Ponad 88 tys. (78 proc.) samochodów było finansowanych i zarządzanych w ramach full service leasingu, 14,8 tys. aut było w leasingu z serwisem, a w wyłącznym zarządzaniu – 9,3 tys. pojazdów. – Dynamiczny wzrost po III kwartale potwierdza, że branża wynajmu i leasingu pojazdów jest w bardzo dobrej kondycji – mówi szef PZWLP Leszek Pomorski.
Największe pod względem liczebności łącznej zarządzanej i finansowanej floty firmy na polskim rynku car fleet management są firmy: LeasePlan Fleet Management Polska (21 058 aut) oraz Masterlease (20 901 samochodów). Na trzecim miejscu jest Arval (15 756). Poza podium znalazły się Alphabet Polska Fleet Management (11 706) oraz Carefleet (8955).
Choć najbardziej popularną usługą jest full service leasing, którego elementami są leasing oraz zarządzanie, to jednak duży potencjał wzrostu ma usługa najmu samochodów. – Przedsiębiorcy skłaniają się dziś do wiązania czasu umowy na używanie pojazdu z konkretnym zleceniem – tłumaczy dyrektor Instytutu Keralla Research Katarzyna Pydych. Obecnie w najmie jeździ ponad 7 tys. aut, z których korzysta blisko 2 tys. firm. Tymczasem przez ostatnich pięć lat na tę usługę decydowało się mniej niż 800 firm, a liczba aut długo nie mogła się przebić przez próg 4 tys.
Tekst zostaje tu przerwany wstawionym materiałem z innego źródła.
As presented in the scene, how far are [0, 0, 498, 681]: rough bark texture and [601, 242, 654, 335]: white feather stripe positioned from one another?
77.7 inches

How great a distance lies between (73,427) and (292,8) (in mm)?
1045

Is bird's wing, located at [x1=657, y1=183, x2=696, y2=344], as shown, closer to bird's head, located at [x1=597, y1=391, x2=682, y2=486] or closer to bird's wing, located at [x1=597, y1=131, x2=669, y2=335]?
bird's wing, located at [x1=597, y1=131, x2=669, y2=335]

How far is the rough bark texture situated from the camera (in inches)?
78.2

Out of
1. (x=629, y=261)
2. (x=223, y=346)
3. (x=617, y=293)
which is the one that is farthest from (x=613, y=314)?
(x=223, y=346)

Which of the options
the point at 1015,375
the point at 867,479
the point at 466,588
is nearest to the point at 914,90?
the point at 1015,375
Według wstępnych danych Związku Polskiego Leasingu po dziewięciu miesiącach leasing samochodów urósł do prawie 14,2 mld zł i stał się kołem napędowym całej branży. Porównując obecną wartość segmentu z ubiegłym rokiem wzrosła ona o 16 proc. A samochody mają już 60 proc. udziałów w strukturze finansowania całego leasingu.